La revelación definitiva de Dios -como observaba en el siglo II san Ireneno, obispo de Lyon-, se cumplió "cuando el Verbo se hizo hombre, haciéndose semejante al hombre y al hombre semejante a él, para que, a través de la semejanza con el Hijo, el hombre llegara a ser precioso ante los ojos del Padre". Este abrazo íntimo entre la divinidad y la humanidad, que san Bernardo compara con el "beso" del que habla el Cantar de los Cantares, se da entre la persona de Cristo y quien entra en contacto con él.
Es un encuentro que tiene lugar en la vida cotidiana, en el tiempo y en el espacio. Es sugerente, en este sentido, que en el Evangelio de Juan (1, 35 y 42) encontremos una indicación cronológica precisa de un día y de una hora, de una localidad y de una casa, en la que residía Jesús. Hombres de vida sencilla son transformados, incluso en su mismo nombre, por aquel encuentro. Una vida atravesada por Cristo significa, de hecho, un profundo cambio en la propia historia cotidiana y en los propios proyectos. Cuando aquellos pescadores de Galilea se encuentran con Jesús en la playa del lago y escuchan su llamada, "llevaron a tierra las barcas y, dejándolo todo, le siguieron"". Es un cambio radical que no admite titubeos y encamina por una senda llena de dificultades, pero es sumamente liberador: "Si alguno quiere venir en pos de mí, niéguese a sí mismo, tome su cruz y sígame".
Cuando Cristo se cruza con la vida de una persona, provoca inquietud en su conciencia, lee en su corazón, como sucede con la Samaritana, a quien le dice "todo lo que ha hecho". En especial, hace brotar el arrepentimiento y el amor, como le sucede a Zaqueo, quien da la mitad de sus bienes a los pobres y restituye cuatro veces más de lo que ha defraudado.
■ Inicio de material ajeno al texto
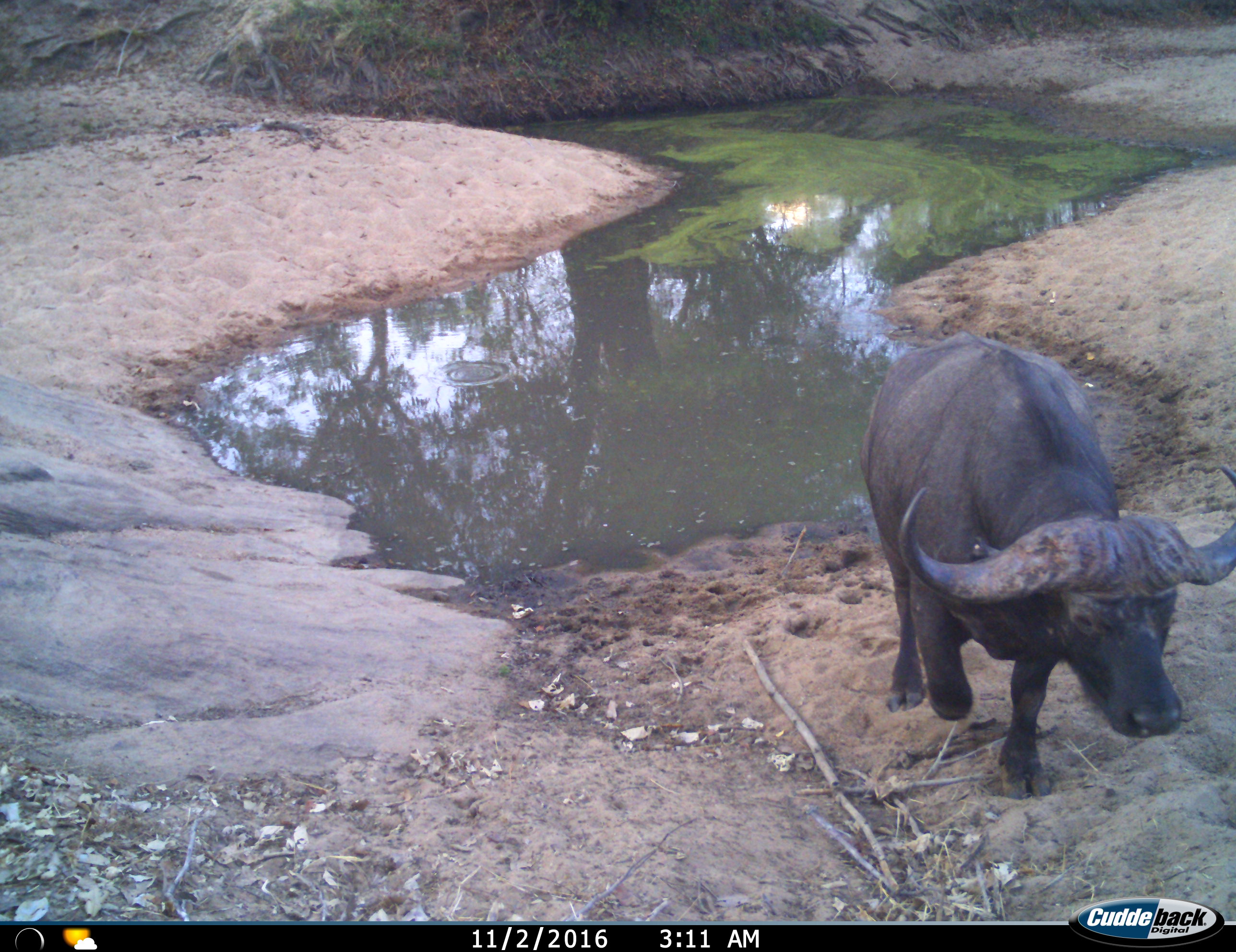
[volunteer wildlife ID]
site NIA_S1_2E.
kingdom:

Lo mismo le sucede a la pecadora arrepentida a la que se le perdonan los pecados "porque ha amado mucho" y a la adúltera a quien, en lugar de juzgarla, la exhorta a llevar una nueva existencia lejos del pecado. El encuentro con Jesús es semejante a una regeneración: da origen a la nueva criatura, capaz de un verdadero culto, que consiste en la adoración del Padre "en espíritu y en verdad".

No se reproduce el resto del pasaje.